Blond Hawk Down: A.J. Hawk, the fifth overall selection in 2006, has been effectively removed from the Green Bay Packers' defense and he's not so happy with it. Clay Matthews, on the other hand, is thriving and punishing quarterbacks on the regular. Clearly the Packers' brass needs a dominant linebacker with long blond hair, and Matthews, who is available in half of ESPN.com leagues, is the one you want.
Doubting DeAngelo: Don't overreact to the big game from DeAngelo Hall: it was a great outing, buoyed by an outstanding individual effort to strip tailback Tashard Choice for a decisive touchdown to close out the first half, but we can't count on such production from Hall on a weekly basis. Clearly we can't bank on touchdowns from defenders, but I don't regularly expect eight tackles from Hall, either.

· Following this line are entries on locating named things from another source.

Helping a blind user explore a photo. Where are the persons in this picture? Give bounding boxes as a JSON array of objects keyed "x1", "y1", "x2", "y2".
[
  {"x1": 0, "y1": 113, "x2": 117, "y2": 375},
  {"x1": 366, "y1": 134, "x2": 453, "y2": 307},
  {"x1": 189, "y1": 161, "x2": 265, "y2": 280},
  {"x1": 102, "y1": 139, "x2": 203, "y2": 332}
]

He's a worthy play in leagues that have distinct cornerback spots on the roster, but the real gem in the D.C. secondary is LaRon Landry, who did his best London Fletcher impersonation by posting 17 total tackles in Week 1.
The DT Market: For leagues that specifically roster defensive tackles (as opposed to the more common general defensive lineman spot), this was a solid first week for finding talent at the position. Proven vets like Haloti Ngata and Richard Seymour enjoyed nice outings while the long-awaited production from Glenn Dorsey finally materialized. The Arizona Cardinals' Darnell Dockett is arguably the best at the position, but don't sleep on the Buffalo Bills' duo of Kyle Williams and Chris Ellis, who should compile respectable tackle numbers at such a shallow position.
So that we're working from agreed parameters, we'll use what many consider traditional scoring modifiers for an IDP league: Tackle - Solo (0.5), Tackle - Assist (0.25), Sack (3), Interception (3), Forced fumble (3), Fumble recovery (3), Touchdown (6), Safety (2), Pass defended (1), Blocked kick (2).
Pat Chung not only has a cool name (he's on the Pats, he's named Pat, and follows it up with a Chung, just excellent naming work being done here), but a nice game, as well. His astounding Week 1 tackle numbers (16 total) were assuredly padded by the Cincinnati Bengals' pass-heavy comeback attempt. That said, with this potent New England Patriots offense likely to pace many of their opponents and engage in shootouts, we could see a nice surge in tackles for the New England secondary, namely Chung and Brandon Meriweather. The Arizona Cardinals' Greg Toler tallied 13 tackles and a forced fumble in his debut as a starter alongside the increasingly feared Dominique Rodgers-Cromartie. With "DRC" blanketing his side of the field opposing arms will look to Toler, which should lead to some really nice tackle numbers. The Tennessee Titans' Michael Griffin is a proven ball hawk who is now adding healthy tackle production to his repertoire. He could do well chasing down Hines Ward and Heath Miller this weekend. The Jacksonville Jaguars' Daryl Smith was all over the field in Week 1 and his dynamic production should continue against a San Diego Chargers offense that figures to be on the field often.
Matt: I have Chris Long as my second D-lineman in my IDP league. As you know he did not score a single point last week. I did not get a chance to see the game, so I have no idea what's up. Should I keep him expecting the sleeper results to show up in Week 2, or should I put him on the trash heap and go to my third D-lineman, Derrick Harvey? (We only start two DL in our league).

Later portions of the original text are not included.